- **Records for this exercise**:
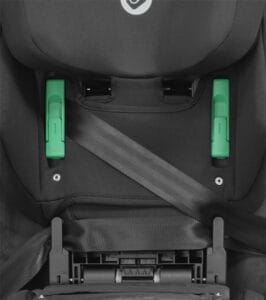 Maxi Cosi Nomad Plus Car Seat (8)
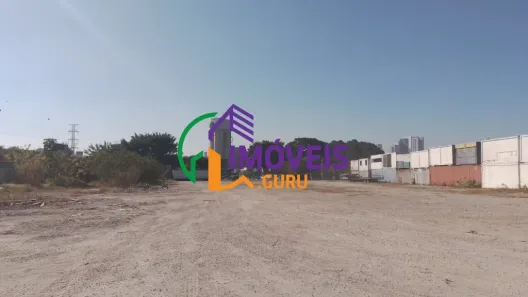 Lote/Terreno para alugar, 8945m² no Várzea do Tamanduateí, Santo André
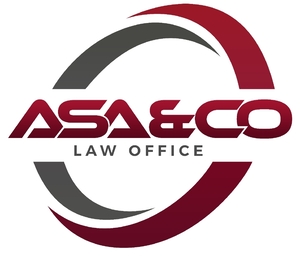 Asa & Co Law Office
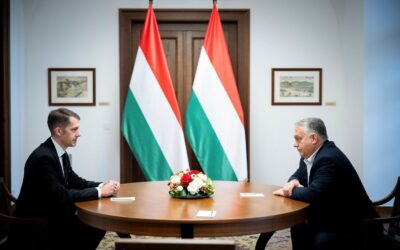 Pásztor Bálint: Bejelentés várható a horgosi kishatárátkelő nyitvatartásával kapcsolatban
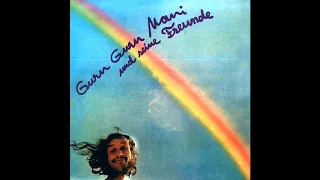 Guru Guru ‎– Mani Und Seine Freunde (1975)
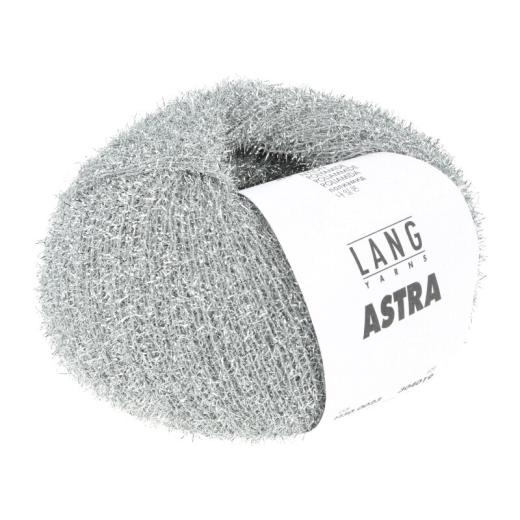 Astra Lang Yarns - silber (0023)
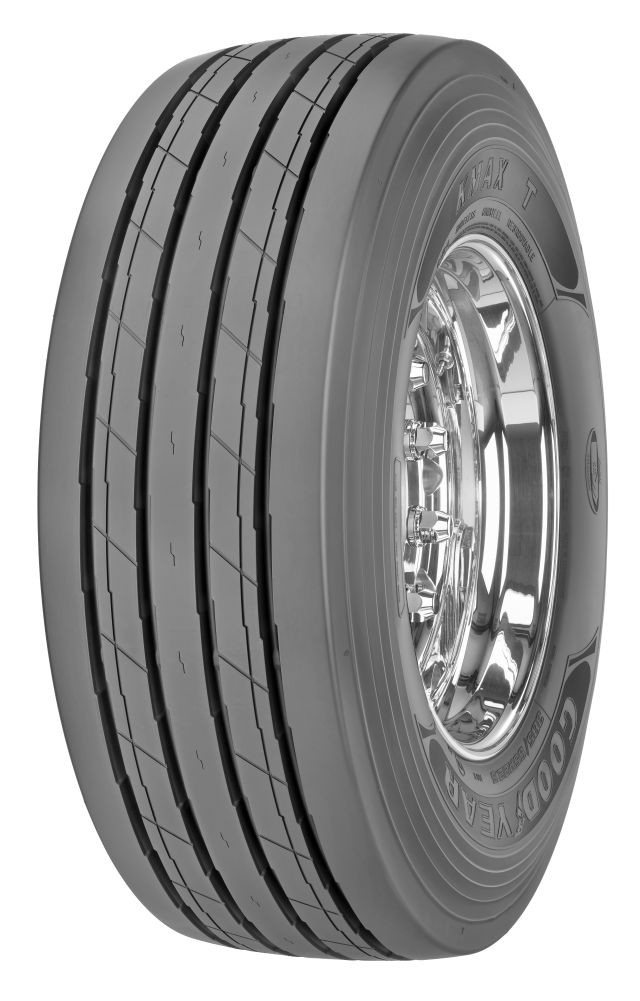 Goodyear KMAX T GEN-2 445/65 R22.5 169K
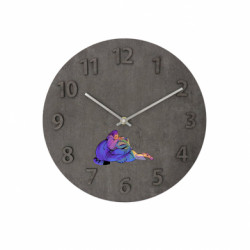 Годинники настінні Concept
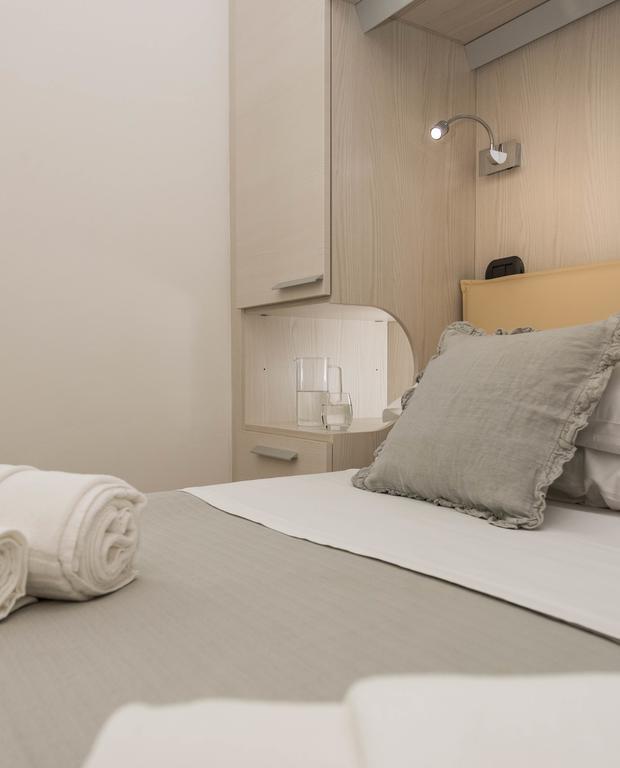 Andenis Luxury House Hotel Rome Luaran gambar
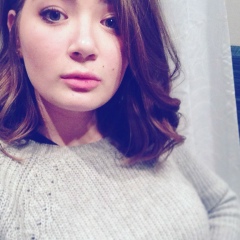 Оля Дулумбаджи, Киев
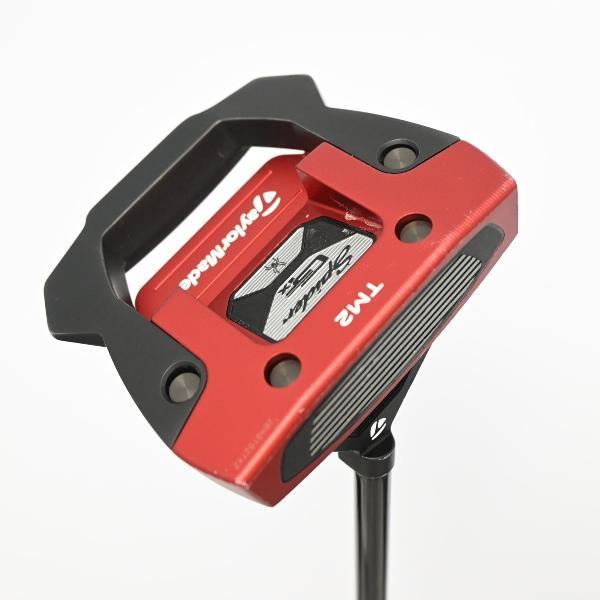 TaylorMade（テーラーメイド） SPIDER スパイダー GTX トラスセンター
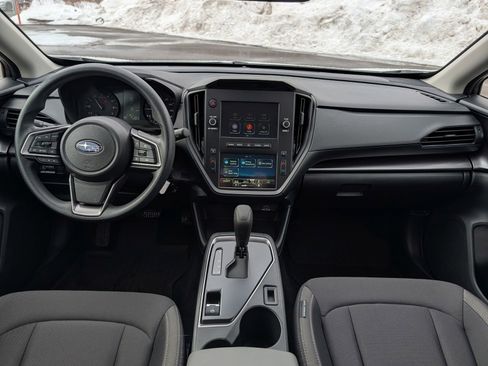 Used 2025 Subaru Impreza 2.0i image 10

- **Problem requirements**: In transcribing the lines above, omit the images and keep all else exact.

- **Output**:
 Maxi Cosi Nomad Plus Car Seat (8)
 Lote/Terreno para alugar, 8945m² no Várzea do Tamanduateí, Santo André
 Asa & Co Law Office
 Pásztor Bálint: Bejelentés várható a horgosi kishatárátkelő nyitvatartásával kapcsolatban
 Guru Guru ‎– Mani Und Seine Freunde (1975)
 Astra Lang Yarns - silber (0023)
 Goodyear KMAX T GEN-2 445/65 R22.5 169K
 Годинники настінні Concept
 Andenis Luxury House Hotel Rome Luaran gambar
 Оля Дулумбаджи, Киев
 TaylorMade（テーラーメイド） SPIDER スパイダー GTX トラスセンター
 Used 2025 Subaru Impreza 2.0i image 10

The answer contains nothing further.